■ PROVIDED PASSAGE
▼

Skip to content

feat(submit): OOM-aware resubmit + learned memory estimator#73

Open
wietzesuijker wants to merge 12 commits into
mila-iqia:masterfrom
wietzesuijker:feat/oom-retry-via-salvo
Open

feat(submit): OOM-aware resubmit + learned memory estimator#73
wietzesuijker wants to merge 12 commits into
mila-iqia:masterfrom
wietzesuijker:feat/oom-retry-via-salvo

Conversation

@wietzesuijker
Copy link
Copy Markdown

@wietzesuijker wietzesuijker commented May 22, 2026

feat(submit): OOM-aware resubmit + learned memory estimator

Two opt-in capabilities so cluv handles memory sizing for you:

  • Retry: when sacct reports OUT_OF_MEMORY, cluv resubmits with bumped SBATCH_MEM instead of surfacing the failure. Each miss costs one extra hop instead of a manual edit + push + resubmit.

▲

■ TASK INSTRUCTIONS
Transcribe the part of the pull request page starting with "Two opt-in capabilities" and going on through "push + resubmit.", character for character.

■ INFORMATION PROVIDED
▼

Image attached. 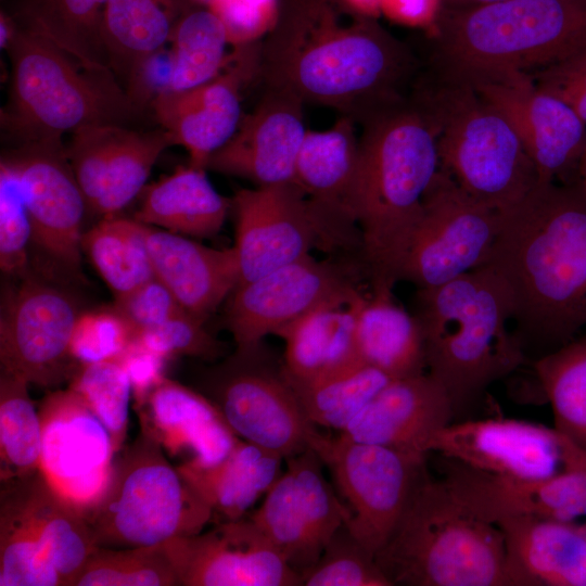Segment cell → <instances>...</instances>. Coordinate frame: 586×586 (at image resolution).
<instances>
[{"instance_id": "obj_1", "label": "cell", "mask_w": 586, "mask_h": 586, "mask_svg": "<svg viewBox=\"0 0 586 586\" xmlns=\"http://www.w3.org/2000/svg\"><path fill=\"white\" fill-rule=\"evenodd\" d=\"M513 303L512 333L528 362L586 330V194L539 183L501 225L488 263Z\"/></svg>"}, {"instance_id": "obj_2", "label": "cell", "mask_w": 586, "mask_h": 586, "mask_svg": "<svg viewBox=\"0 0 586 586\" xmlns=\"http://www.w3.org/2000/svg\"><path fill=\"white\" fill-rule=\"evenodd\" d=\"M267 47L273 88L343 110L392 107L411 62L375 17L353 14L339 0H282Z\"/></svg>"}, {"instance_id": "obj_3", "label": "cell", "mask_w": 586, "mask_h": 586, "mask_svg": "<svg viewBox=\"0 0 586 586\" xmlns=\"http://www.w3.org/2000/svg\"><path fill=\"white\" fill-rule=\"evenodd\" d=\"M440 169L437 130L426 111L390 107L359 142L348 209L371 291L392 292L423 198Z\"/></svg>"}, {"instance_id": "obj_4", "label": "cell", "mask_w": 586, "mask_h": 586, "mask_svg": "<svg viewBox=\"0 0 586 586\" xmlns=\"http://www.w3.org/2000/svg\"><path fill=\"white\" fill-rule=\"evenodd\" d=\"M412 314L424 337L426 371L448 393L456 417L493 383L528 364L508 328L511 293L489 264L442 285L417 289Z\"/></svg>"}, {"instance_id": "obj_5", "label": "cell", "mask_w": 586, "mask_h": 586, "mask_svg": "<svg viewBox=\"0 0 586 586\" xmlns=\"http://www.w3.org/2000/svg\"><path fill=\"white\" fill-rule=\"evenodd\" d=\"M441 82L474 87L586 51V0H502L435 16Z\"/></svg>"}, {"instance_id": "obj_6", "label": "cell", "mask_w": 586, "mask_h": 586, "mask_svg": "<svg viewBox=\"0 0 586 586\" xmlns=\"http://www.w3.org/2000/svg\"><path fill=\"white\" fill-rule=\"evenodd\" d=\"M375 562L393 586H510L500 528L430 475Z\"/></svg>"}, {"instance_id": "obj_7", "label": "cell", "mask_w": 586, "mask_h": 586, "mask_svg": "<svg viewBox=\"0 0 586 586\" xmlns=\"http://www.w3.org/2000/svg\"><path fill=\"white\" fill-rule=\"evenodd\" d=\"M10 93L1 125L20 143L62 142L66 132L120 124L132 97L110 68H90L41 35L18 27L7 49Z\"/></svg>"}, {"instance_id": "obj_8", "label": "cell", "mask_w": 586, "mask_h": 586, "mask_svg": "<svg viewBox=\"0 0 586 586\" xmlns=\"http://www.w3.org/2000/svg\"><path fill=\"white\" fill-rule=\"evenodd\" d=\"M84 514L95 545L107 548L163 546L202 532L215 519L158 442L143 432L115 455L104 492Z\"/></svg>"}, {"instance_id": "obj_9", "label": "cell", "mask_w": 586, "mask_h": 586, "mask_svg": "<svg viewBox=\"0 0 586 586\" xmlns=\"http://www.w3.org/2000/svg\"><path fill=\"white\" fill-rule=\"evenodd\" d=\"M425 111L437 130L440 168L477 202L504 213L538 184L510 122L472 87L440 82Z\"/></svg>"}, {"instance_id": "obj_10", "label": "cell", "mask_w": 586, "mask_h": 586, "mask_svg": "<svg viewBox=\"0 0 586 586\" xmlns=\"http://www.w3.org/2000/svg\"><path fill=\"white\" fill-rule=\"evenodd\" d=\"M231 203L239 284L310 255L314 249L357 254L356 237L292 183L242 189Z\"/></svg>"}, {"instance_id": "obj_11", "label": "cell", "mask_w": 586, "mask_h": 586, "mask_svg": "<svg viewBox=\"0 0 586 586\" xmlns=\"http://www.w3.org/2000/svg\"><path fill=\"white\" fill-rule=\"evenodd\" d=\"M313 449L328 467L348 511L346 525L374 556L388 542L429 475L425 456L320 435Z\"/></svg>"}, {"instance_id": "obj_12", "label": "cell", "mask_w": 586, "mask_h": 586, "mask_svg": "<svg viewBox=\"0 0 586 586\" xmlns=\"http://www.w3.org/2000/svg\"><path fill=\"white\" fill-rule=\"evenodd\" d=\"M203 395L239 438L283 459L313 448L321 435L304 415L282 366L266 365L259 345L237 348L211 370Z\"/></svg>"}, {"instance_id": "obj_13", "label": "cell", "mask_w": 586, "mask_h": 586, "mask_svg": "<svg viewBox=\"0 0 586 586\" xmlns=\"http://www.w3.org/2000/svg\"><path fill=\"white\" fill-rule=\"evenodd\" d=\"M364 281L359 259L318 260L310 254L239 284L227 309L237 348L255 347L266 335H276L318 308L351 305L366 291Z\"/></svg>"}, {"instance_id": "obj_14", "label": "cell", "mask_w": 586, "mask_h": 586, "mask_svg": "<svg viewBox=\"0 0 586 586\" xmlns=\"http://www.w3.org/2000/svg\"><path fill=\"white\" fill-rule=\"evenodd\" d=\"M500 225V212L471 198L440 168L424 194L398 281L430 289L486 265Z\"/></svg>"}, {"instance_id": "obj_15", "label": "cell", "mask_w": 586, "mask_h": 586, "mask_svg": "<svg viewBox=\"0 0 586 586\" xmlns=\"http://www.w3.org/2000/svg\"><path fill=\"white\" fill-rule=\"evenodd\" d=\"M428 449L514 480L586 469V449L558 429L515 419L455 420L432 437Z\"/></svg>"}, {"instance_id": "obj_16", "label": "cell", "mask_w": 586, "mask_h": 586, "mask_svg": "<svg viewBox=\"0 0 586 586\" xmlns=\"http://www.w3.org/2000/svg\"><path fill=\"white\" fill-rule=\"evenodd\" d=\"M79 314L71 294L23 275L2 303L1 371L41 387L71 380L79 367L69 351Z\"/></svg>"}, {"instance_id": "obj_17", "label": "cell", "mask_w": 586, "mask_h": 586, "mask_svg": "<svg viewBox=\"0 0 586 586\" xmlns=\"http://www.w3.org/2000/svg\"><path fill=\"white\" fill-rule=\"evenodd\" d=\"M284 460L286 470L250 519L303 581L348 511L324 479L313 448Z\"/></svg>"}, {"instance_id": "obj_18", "label": "cell", "mask_w": 586, "mask_h": 586, "mask_svg": "<svg viewBox=\"0 0 586 586\" xmlns=\"http://www.w3.org/2000/svg\"><path fill=\"white\" fill-rule=\"evenodd\" d=\"M39 471L52 488L82 513L101 497L115 457L106 428L71 388L49 393L38 408Z\"/></svg>"}, {"instance_id": "obj_19", "label": "cell", "mask_w": 586, "mask_h": 586, "mask_svg": "<svg viewBox=\"0 0 586 586\" xmlns=\"http://www.w3.org/2000/svg\"><path fill=\"white\" fill-rule=\"evenodd\" d=\"M501 112L534 163L539 183H577L586 151V123L564 102L514 72L472 87Z\"/></svg>"}, {"instance_id": "obj_20", "label": "cell", "mask_w": 586, "mask_h": 586, "mask_svg": "<svg viewBox=\"0 0 586 586\" xmlns=\"http://www.w3.org/2000/svg\"><path fill=\"white\" fill-rule=\"evenodd\" d=\"M1 162L18 182L33 241L64 268L79 271L88 208L63 142L24 143Z\"/></svg>"}, {"instance_id": "obj_21", "label": "cell", "mask_w": 586, "mask_h": 586, "mask_svg": "<svg viewBox=\"0 0 586 586\" xmlns=\"http://www.w3.org/2000/svg\"><path fill=\"white\" fill-rule=\"evenodd\" d=\"M170 145L162 128L141 132L120 124H98L73 131L65 151L88 212L106 217L127 206Z\"/></svg>"}, {"instance_id": "obj_22", "label": "cell", "mask_w": 586, "mask_h": 586, "mask_svg": "<svg viewBox=\"0 0 586 586\" xmlns=\"http://www.w3.org/2000/svg\"><path fill=\"white\" fill-rule=\"evenodd\" d=\"M179 586H295L301 576L249 519L163 545Z\"/></svg>"}, {"instance_id": "obj_23", "label": "cell", "mask_w": 586, "mask_h": 586, "mask_svg": "<svg viewBox=\"0 0 586 586\" xmlns=\"http://www.w3.org/2000/svg\"><path fill=\"white\" fill-rule=\"evenodd\" d=\"M443 459V480L470 511L487 522L509 517L586 519V469L542 480H514Z\"/></svg>"}, {"instance_id": "obj_24", "label": "cell", "mask_w": 586, "mask_h": 586, "mask_svg": "<svg viewBox=\"0 0 586 586\" xmlns=\"http://www.w3.org/2000/svg\"><path fill=\"white\" fill-rule=\"evenodd\" d=\"M302 100L278 88L250 114L232 137L207 161L209 168L257 187L291 183L306 132Z\"/></svg>"}, {"instance_id": "obj_25", "label": "cell", "mask_w": 586, "mask_h": 586, "mask_svg": "<svg viewBox=\"0 0 586 586\" xmlns=\"http://www.w3.org/2000/svg\"><path fill=\"white\" fill-rule=\"evenodd\" d=\"M455 420L448 393L426 371L392 380L340 434L359 443L426 455L432 437Z\"/></svg>"}, {"instance_id": "obj_26", "label": "cell", "mask_w": 586, "mask_h": 586, "mask_svg": "<svg viewBox=\"0 0 586 586\" xmlns=\"http://www.w3.org/2000/svg\"><path fill=\"white\" fill-rule=\"evenodd\" d=\"M135 408L141 432L156 440L168 456L188 454L184 461L216 463L239 440L208 398L168 378Z\"/></svg>"}, {"instance_id": "obj_27", "label": "cell", "mask_w": 586, "mask_h": 586, "mask_svg": "<svg viewBox=\"0 0 586 586\" xmlns=\"http://www.w3.org/2000/svg\"><path fill=\"white\" fill-rule=\"evenodd\" d=\"M239 67L184 90L160 89L152 101L155 117L189 164L205 168L211 155L235 132L242 119Z\"/></svg>"}, {"instance_id": "obj_28", "label": "cell", "mask_w": 586, "mask_h": 586, "mask_svg": "<svg viewBox=\"0 0 586 586\" xmlns=\"http://www.w3.org/2000/svg\"><path fill=\"white\" fill-rule=\"evenodd\" d=\"M145 240L154 277L184 311L203 322L240 282L234 247H208L148 225Z\"/></svg>"}, {"instance_id": "obj_29", "label": "cell", "mask_w": 586, "mask_h": 586, "mask_svg": "<svg viewBox=\"0 0 586 586\" xmlns=\"http://www.w3.org/2000/svg\"><path fill=\"white\" fill-rule=\"evenodd\" d=\"M502 532L510 586H586V530L582 523L509 517Z\"/></svg>"}, {"instance_id": "obj_30", "label": "cell", "mask_w": 586, "mask_h": 586, "mask_svg": "<svg viewBox=\"0 0 586 586\" xmlns=\"http://www.w3.org/2000/svg\"><path fill=\"white\" fill-rule=\"evenodd\" d=\"M355 316L358 358L402 379L426 372L421 327L412 313L398 305L392 292L365 291L351 305Z\"/></svg>"}, {"instance_id": "obj_31", "label": "cell", "mask_w": 586, "mask_h": 586, "mask_svg": "<svg viewBox=\"0 0 586 586\" xmlns=\"http://www.w3.org/2000/svg\"><path fill=\"white\" fill-rule=\"evenodd\" d=\"M282 457L238 440L213 464L183 461L179 471L220 521L238 520L267 493L280 475Z\"/></svg>"}, {"instance_id": "obj_32", "label": "cell", "mask_w": 586, "mask_h": 586, "mask_svg": "<svg viewBox=\"0 0 586 586\" xmlns=\"http://www.w3.org/2000/svg\"><path fill=\"white\" fill-rule=\"evenodd\" d=\"M359 142L349 117L341 118L324 130L307 129L291 182L330 215L354 225L348 196L357 167Z\"/></svg>"}, {"instance_id": "obj_33", "label": "cell", "mask_w": 586, "mask_h": 586, "mask_svg": "<svg viewBox=\"0 0 586 586\" xmlns=\"http://www.w3.org/2000/svg\"><path fill=\"white\" fill-rule=\"evenodd\" d=\"M205 168L188 164L150 186L135 219L191 238L219 232L230 202L211 183Z\"/></svg>"}, {"instance_id": "obj_34", "label": "cell", "mask_w": 586, "mask_h": 586, "mask_svg": "<svg viewBox=\"0 0 586 586\" xmlns=\"http://www.w3.org/2000/svg\"><path fill=\"white\" fill-rule=\"evenodd\" d=\"M181 13L179 0H107L101 37L110 68L135 86Z\"/></svg>"}, {"instance_id": "obj_35", "label": "cell", "mask_w": 586, "mask_h": 586, "mask_svg": "<svg viewBox=\"0 0 586 586\" xmlns=\"http://www.w3.org/2000/svg\"><path fill=\"white\" fill-rule=\"evenodd\" d=\"M282 371L288 380L307 381L361 361L355 345V316L349 306H326L280 330Z\"/></svg>"}, {"instance_id": "obj_36", "label": "cell", "mask_w": 586, "mask_h": 586, "mask_svg": "<svg viewBox=\"0 0 586 586\" xmlns=\"http://www.w3.org/2000/svg\"><path fill=\"white\" fill-rule=\"evenodd\" d=\"M15 481L63 586H72L98 547L85 514L55 492L39 470Z\"/></svg>"}, {"instance_id": "obj_37", "label": "cell", "mask_w": 586, "mask_h": 586, "mask_svg": "<svg viewBox=\"0 0 586 586\" xmlns=\"http://www.w3.org/2000/svg\"><path fill=\"white\" fill-rule=\"evenodd\" d=\"M107 0H17L20 26L62 48L90 68H110L101 29ZM111 69V68H110Z\"/></svg>"}, {"instance_id": "obj_38", "label": "cell", "mask_w": 586, "mask_h": 586, "mask_svg": "<svg viewBox=\"0 0 586 586\" xmlns=\"http://www.w3.org/2000/svg\"><path fill=\"white\" fill-rule=\"evenodd\" d=\"M392 380L379 369L357 361L311 380L288 382L310 423L341 433Z\"/></svg>"}, {"instance_id": "obj_39", "label": "cell", "mask_w": 586, "mask_h": 586, "mask_svg": "<svg viewBox=\"0 0 586 586\" xmlns=\"http://www.w3.org/2000/svg\"><path fill=\"white\" fill-rule=\"evenodd\" d=\"M169 42L167 74L161 89L200 86L217 77L231 61L225 29L207 7L183 11Z\"/></svg>"}, {"instance_id": "obj_40", "label": "cell", "mask_w": 586, "mask_h": 586, "mask_svg": "<svg viewBox=\"0 0 586 586\" xmlns=\"http://www.w3.org/2000/svg\"><path fill=\"white\" fill-rule=\"evenodd\" d=\"M527 366L551 407L553 426L586 449V330Z\"/></svg>"}, {"instance_id": "obj_41", "label": "cell", "mask_w": 586, "mask_h": 586, "mask_svg": "<svg viewBox=\"0 0 586 586\" xmlns=\"http://www.w3.org/2000/svg\"><path fill=\"white\" fill-rule=\"evenodd\" d=\"M0 586H63L15 480L1 483Z\"/></svg>"}, {"instance_id": "obj_42", "label": "cell", "mask_w": 586, "mask_h": 586, "mask_svg": "<svg viewBox=\"0 0 586 586\" xmlns=\"http://www.w3.org/2000/svg\"><path fill=\"white\" fill-rule=\"evenodd\" d=\"M81 250L115 297L154 278L145 225L135 218L103 217L82 234Z\"/></svg>"}, {"instance_id": "obj_43", "label": "cell", "mask_w": 586, "mask_h": 586, "mask_svg": "<svg viewBox=\"0 0 586 586\" xmlns=\"http://www.w3.org/2000/svg\"><path fill=\"white\" fill-rule=\"evenodd\" d=\"M24 379L0 373V481L37 472L41 458V421Z\"/></svg>"}, {"instance_id": "obj_44", "label": "cell", "mask_w": 586, "mask_h": 586, "mask_svg": "<svg viewBox=\"0 0 586 586\" xmlns=\"http://www.w3.org/2000/svg\"><path fill=\"white\" fill-rule=\"evenodd\" d=\"M164 546L97 547L72 586H177Z\"/></svg>"}, {"instance_id": "obj_45", "label": "cell", "mask_w": 586, "mask_h": 586, "mask_svg": "<svg viewBox=\"0 0 586 586\" xmlns=\"http://www.w3.org/2000/svg\"><path fill=\"white\" fill-rule=\"evenodd\" d=\"M68 388L75 392L106 428L115 454L124 446L128 429L130 380L117 358L80 365Z\"/></svg>"}, {"instance_id": "obj_46", "label": "cell", "mask_w": 586, "mask_h": 586, "mask_svg": "<svg viewBox=\"0 0 586 586\" xmlns=\"http://www.w3.org/2000/svg\"><path fill=\"white\" fill-rule=\"evenodd\" d=\"M305 586H393L375 558L341 525L322 550L318 561L305 574Z\"/></svg>"}, {"instance_id": "obj_47", "label": "cell", "mask_w": 586, "mask_h": 586, "mask_svg": "<svg viewBox=\"0 0 586 586\" xmlns=\"http://www.w3.org/2000/svg\"><path fill=\"white\" fill-rule=\"evenodd\" d=\"M33 240L30 219L12 170L0 164V267L8 275L23 276Z\"/></svg>"}, {"instance_id": "obj_48", "label": "cell", "mask_w": 586, "mask_h": 586, "mask_svg": "<svg viewBox=\"0 0 586 586\" xmlns=\"http://www.w3.org/2000/svg\"><path fill=\"white\" fill-rule=\"evenodd\" d=\"M131 340V328L114 308L89 310L76 319L69 351L79 366L93 364L118 357Z\"/></svg>"}, {"instance_id": "obj_49", "label": "cell", "mask_w": 586, "mask_h": 586, "mask_svg": "<svg viewBox=\"0 0 586 586\" xmlns=\"http://www.w3.org/2000/svg\"><path fill=\"white\" fill-rule=\"evenodd\" d=\"M203 323L187 311H181L135 333L132 340L168 359L178 356L214 359L221 353L222 346L204 329Z\"/></svg>"}, {"instance_id": "obj_50", "label": "cell", "mask_w": 586, "mask_h": 586, "mask_svg": "<svg viewBox=\"0 0 586 586\" xmlns=\"http://www.w3.org/2000/svg\"><path fill=\"white\" fill-rule=\"evenodd\" d=\"M206 7L221 23L228 43L244 48L275 30L282 0H211Z\"/></svg>"}, {"instance_id": "obj_51", "label": "cell", "mask_w": 586, "mask_h": 586, "mask_svg": "<svg viewBox=\"0 0 586 586\" xmlns=\"http://www.w3.org/2000/svg\"><path fill=\"white\" fill-rule=\"evenodd\" d=\"M113 308L129 324L132 335L184 311L170 291L155 277L115 297Z\"/></svg>"}, {"instance_id": "obj_52", "label": "cell", "mask_w": 586, "mask_h": 586, "mask_svg": "<svg viewBox=\"0 0 586 586\" xmlns=\"http://www.w3.org/2000/svg\"><path fill=\"white\" fill-rule=\"evenodd\" d=\"M532 75L536 86L569 105L586 123V51Z\"/></svg>"}, {"instance_id": "obj_53", "label": "cell", "mask_w": 586, "mask_h": 586, "mask_svg": "<svg viewBox=\"0 0 586 586\" xmlns=\"http://www.w3.org/2000/svg\"><path fill=\"white\" fill-rule=\"evenodd\" d=\"M124 367L132 390L135 403L143 399L165 377L167 357L131 340L116 357Z\"/></svg>"}, {"instance_id": "obj_54", "label": "cell", "mask_w": 586, "mask_h": 586, "mask_svg": "<svg viewBox=\"0 0 586 586\" xmlns=\"http://www.w3.org/2000/svg\"><path fill=\"white\" fill-rule=\"evenodd\" d=\"M340 3L351 13L375 17L380 11V0H339Z\"/></svg>"}, {"instance_id": "obj_55", "label": "cell", "mask_w": 586, "mask_h": 586, "mask_svg": "<svg viewBox=\"0 0 586 586\" xmlns=\"http://www.w3.org/2000/svg\"><path fill=\"white\" fill-rule=\"evenodd\" d=\"M18 23L8 11L0 13V47L7 50L18 30Z\"/></svg>"}, {"instance_id": "obj_56", "label": "cell", "mask_w": 586, "mask_h": 586, "mask_svg": "<svg viewBox=\"0 0 586 586\" xmlns=\"http://www.w3.org/2000/svg\"><path fill=\"white\" fill-rule=\"evenodd\" d=\"M502 0H440V9H460Z\"/></svg>"}, {"instance_id": "obj_57", "label": "cell", "mask_w": 586, "mask_h": 586, "mask_svg": "<svg viewBox=\"0 0 586 586\" xmlns=\"http://www.w3.org/2000/svg\"><path fill=\"white\" fill-rule=\"evenodd\" d=\"M577 184L583 189L586 194V151L582 157L578 175H577Z\"/></svg>"}, {"instance_id": "obj_58", "label": "cell", "mask_w": 586, "mask_h": 586, "mask_svg": "<svg viewBox=\"0 0 586 586\" xmlns=\"http://www.w3.org/2000/svg\"><path fill=\"white\" fill-rule=\"evenodd\" d=\"M184 1H189V2H192V3H198V4L206 7L209 3L211 0H184Z\"/></svg>"}, {"instance_id": "obj_59", "label": "cell", "mask_w": 586, "mask_h": 586, "mask_svg": "<svg viewBox=\"0 0 586 586\" xmlns=\"http://www.w3.org/2000/svg\"><path fill=\"white\" fill-rule=\"evenodd\" d=\"M584 528L586 530V521L585 522H582Z\"/></svg>"}]
</instances>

▲

■ OUTPUT
Two opt-in capabilities so cluv handles memory sizing for you:

  • Retry: when sacct reports OUT_OF_MEMORY, cluv resubmits with bumped SBATCH_MEM instead of surfacing the failure. Each miss costs one extra hop instead of a manual edit + push + resubmit.